* RICHIESTA SCRITTA 1: Estrai senza alcuna modifica tutto ciò che va dall'inizio delle voci fino alla riga che contiene "<instances>", compresa.

* TESTO FORNITO:
━━━━━━━━━━━━━━━━━━━━
Todd Johnson: Stamattina prima di uscire di casa mi sono visto riflesso nel monitor spento del nostro televisore. È uno di quei grandi schermi al plasma che campeggia sulle pareti di molti salotti. Chissà quante altre volte avrò incrociato il mio sguardo col suo senza farci caso, stamattina però ne sono rimasto catturato. C’era la mia faccia, non c’era dubbio, lì su quella superficie riflettente, ma insieme a quella c’era anche tutta la mia storia.
Pete Prevost: Alla mattina davanti allo specchio del bagno, da anni ormai, provo la stessa piacevole sensazione. Dopo essermi lavato il viso, non appena le mie mani che tamponano l’acqua con l’asciugamano scoprono per gradi il volto, a partire dagli occhi, mi scappa un sorriso. È un sorriso al me stesso che sono diventato, come se ogni giorno rinnovassi il piacere di vedermi riflesso nel mio presente con tutto il bagaglio di chi sono stato.
T. Ho rivisto nel mio contorno il viso di mio padre un pomeriggio di trent’anni fa ormai. Io avrò avuto otto anni e lui era tornato a casa con un vecchio televisore rotto e me lo aveva regalato. Non avevamo grandi possibilità economiche all’epoca, anche se io in realtà non me ne rendevo conto. I miei giocattoli erano vecchie radio e suppellettili di ogni tipo che potevo disfare e ricostruire come meglio credevo. Infatti quel televisore rotto era stato il più bel regalo di sempre e credo che mio padre lo sapesse. Lo avevo smontato e studiato fino all’ultimo transistor e alla fine ero riuscito persino a rimontarlo e a farlo funzionare. Che soddisfazione. Mio padre era così orgoglioso che lo aveva messo nella mia camera da letto come premio, così io e mio fratello ci potevamo attaccare il nostro Atari quando volevamo.
━━━━━━━━━━━━━━━━━━━━
* DATI MOSTRATI:
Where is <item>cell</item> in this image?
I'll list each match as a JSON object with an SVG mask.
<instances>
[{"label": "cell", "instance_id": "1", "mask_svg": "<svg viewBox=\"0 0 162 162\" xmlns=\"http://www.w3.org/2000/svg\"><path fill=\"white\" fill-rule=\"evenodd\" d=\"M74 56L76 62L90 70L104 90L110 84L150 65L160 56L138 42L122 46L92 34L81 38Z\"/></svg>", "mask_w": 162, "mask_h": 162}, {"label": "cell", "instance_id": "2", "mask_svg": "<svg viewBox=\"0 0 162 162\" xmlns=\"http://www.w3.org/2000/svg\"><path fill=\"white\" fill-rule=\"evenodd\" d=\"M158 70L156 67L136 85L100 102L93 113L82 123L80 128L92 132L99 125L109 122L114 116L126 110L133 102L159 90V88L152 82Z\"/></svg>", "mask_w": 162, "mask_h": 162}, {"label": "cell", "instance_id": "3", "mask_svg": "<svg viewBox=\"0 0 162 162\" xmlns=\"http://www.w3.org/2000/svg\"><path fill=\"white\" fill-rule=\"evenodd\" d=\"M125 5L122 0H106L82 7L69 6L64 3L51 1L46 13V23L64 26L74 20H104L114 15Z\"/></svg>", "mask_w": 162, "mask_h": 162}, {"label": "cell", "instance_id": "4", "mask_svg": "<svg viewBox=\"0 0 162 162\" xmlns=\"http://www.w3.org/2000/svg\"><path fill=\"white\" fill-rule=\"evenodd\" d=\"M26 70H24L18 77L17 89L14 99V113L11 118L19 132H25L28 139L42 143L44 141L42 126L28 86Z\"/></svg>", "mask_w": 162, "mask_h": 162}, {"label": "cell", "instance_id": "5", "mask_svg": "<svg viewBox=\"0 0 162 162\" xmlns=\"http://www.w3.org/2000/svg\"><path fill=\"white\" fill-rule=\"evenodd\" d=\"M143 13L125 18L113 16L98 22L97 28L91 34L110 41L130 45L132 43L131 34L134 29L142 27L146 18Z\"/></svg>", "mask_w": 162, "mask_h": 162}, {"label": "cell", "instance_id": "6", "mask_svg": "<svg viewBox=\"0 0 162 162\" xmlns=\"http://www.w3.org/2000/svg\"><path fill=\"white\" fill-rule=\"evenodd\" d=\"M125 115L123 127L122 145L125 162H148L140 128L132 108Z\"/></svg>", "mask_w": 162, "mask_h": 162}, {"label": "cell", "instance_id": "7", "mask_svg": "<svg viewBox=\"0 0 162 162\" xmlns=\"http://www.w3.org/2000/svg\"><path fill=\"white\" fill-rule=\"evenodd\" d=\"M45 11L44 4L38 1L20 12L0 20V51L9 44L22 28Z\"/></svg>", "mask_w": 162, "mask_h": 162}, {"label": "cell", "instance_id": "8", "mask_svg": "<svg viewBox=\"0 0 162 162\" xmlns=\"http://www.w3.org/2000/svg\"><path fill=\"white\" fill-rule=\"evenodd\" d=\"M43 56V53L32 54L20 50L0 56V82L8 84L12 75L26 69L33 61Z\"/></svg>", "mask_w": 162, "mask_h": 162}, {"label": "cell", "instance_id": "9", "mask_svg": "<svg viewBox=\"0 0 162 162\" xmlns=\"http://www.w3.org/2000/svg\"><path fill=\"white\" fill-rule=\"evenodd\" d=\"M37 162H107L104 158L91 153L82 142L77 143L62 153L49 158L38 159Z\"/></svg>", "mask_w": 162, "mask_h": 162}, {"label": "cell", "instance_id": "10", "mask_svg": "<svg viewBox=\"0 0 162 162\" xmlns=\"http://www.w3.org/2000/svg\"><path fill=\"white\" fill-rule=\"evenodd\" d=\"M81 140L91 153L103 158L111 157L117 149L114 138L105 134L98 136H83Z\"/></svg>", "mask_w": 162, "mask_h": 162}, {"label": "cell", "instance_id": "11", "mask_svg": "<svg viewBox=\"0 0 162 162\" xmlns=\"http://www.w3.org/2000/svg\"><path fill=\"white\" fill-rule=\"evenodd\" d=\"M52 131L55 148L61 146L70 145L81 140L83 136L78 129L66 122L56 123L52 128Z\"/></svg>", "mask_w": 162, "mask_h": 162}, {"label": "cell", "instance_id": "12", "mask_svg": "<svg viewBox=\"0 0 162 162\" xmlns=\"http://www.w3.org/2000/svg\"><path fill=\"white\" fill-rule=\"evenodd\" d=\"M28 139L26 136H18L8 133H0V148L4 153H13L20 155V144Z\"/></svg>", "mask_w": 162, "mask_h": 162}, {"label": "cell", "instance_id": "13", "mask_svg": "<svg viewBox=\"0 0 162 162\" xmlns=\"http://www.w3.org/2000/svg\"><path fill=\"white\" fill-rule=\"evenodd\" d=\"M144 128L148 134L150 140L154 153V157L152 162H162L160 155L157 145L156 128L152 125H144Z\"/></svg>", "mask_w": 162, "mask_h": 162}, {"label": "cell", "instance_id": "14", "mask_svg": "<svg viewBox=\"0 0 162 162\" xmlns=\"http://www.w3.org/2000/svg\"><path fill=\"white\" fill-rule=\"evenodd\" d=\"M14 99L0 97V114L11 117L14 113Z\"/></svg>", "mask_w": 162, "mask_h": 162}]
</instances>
━━━━━━━━━━━━━━━━━━━━
* RICHIESTA SCRITTA 2: Copia per intero e senza alcuna modifica il testo fornito.

* RISPOSTA SVOLTA 1:
Where is <item>cell</item> in this image?
I'll list each match as a JSON object with an SVG mask.
<instances>

* RISPOSTA SVOLTA 2:
Todd Johnson: Stamattina prima di uscire di casa mi sono visto riflesso nel monitor spento del nostro televisore. È uno di quei grandi schermi al plasma che campeggia sulle pareti di molti salotti. Chissà quante altre volte avrò incrociato il mio sguardo col suo senza farci caso, stamattina però ne sono rimasto catturato. C’era la mia faccia, non c’era dubbio, lì su quella superficie riflettente, ma insieme a quella c’era anche tutta la mia storia.
Pete Prevost: Alla mattina davanti allo specchio del bagno, da anni ormai, provo la stessa piacevole sensazione. Dopo essermi lavato il viso, non appena le mie mani che tamponano l’acqua con l’asciugamano scoprono per gradi il volto, a partire dagli occhi, mi scappa un sorriso. È un sorriso al me stesso che sono diventato, come se ogni giorno rinnovassi il piacere di vedermi riflesso nel mio presente con tutto il bagaglio di chi sono stato.
T. Ho rivisto nel mio contorno il viso di mio padre un pomeriggio di trent’anni fa ormai. Io avrò avuto otto anni e lui era tornato a casa con un vecchio televisore rotto e me lo aveva regalato. Non avevamo grandi possibilità economiche all’epoca, anche se io in realtà non me ne rendevo conto. I miei giocattoli erano vecchie radio e suppellettili di ogni tipo che potevo disfare e ricostruire come meglio credevo. Infatti quel televisore rotto era stato il più bel regalo di sempre e credo che mio padre lo sapesse. Lo avevo smontato e studiato fino all’ultimo transistor e alla fine ero riuscito persino a rimontarlo e a farlo funzionare. Che soddisfazione. Mio padre era così orgoglioso che lo aveva messo nella mia camera da letto come premio, così io e mio fratello ci potevamo attaccare il nostro Atari quando volevamo.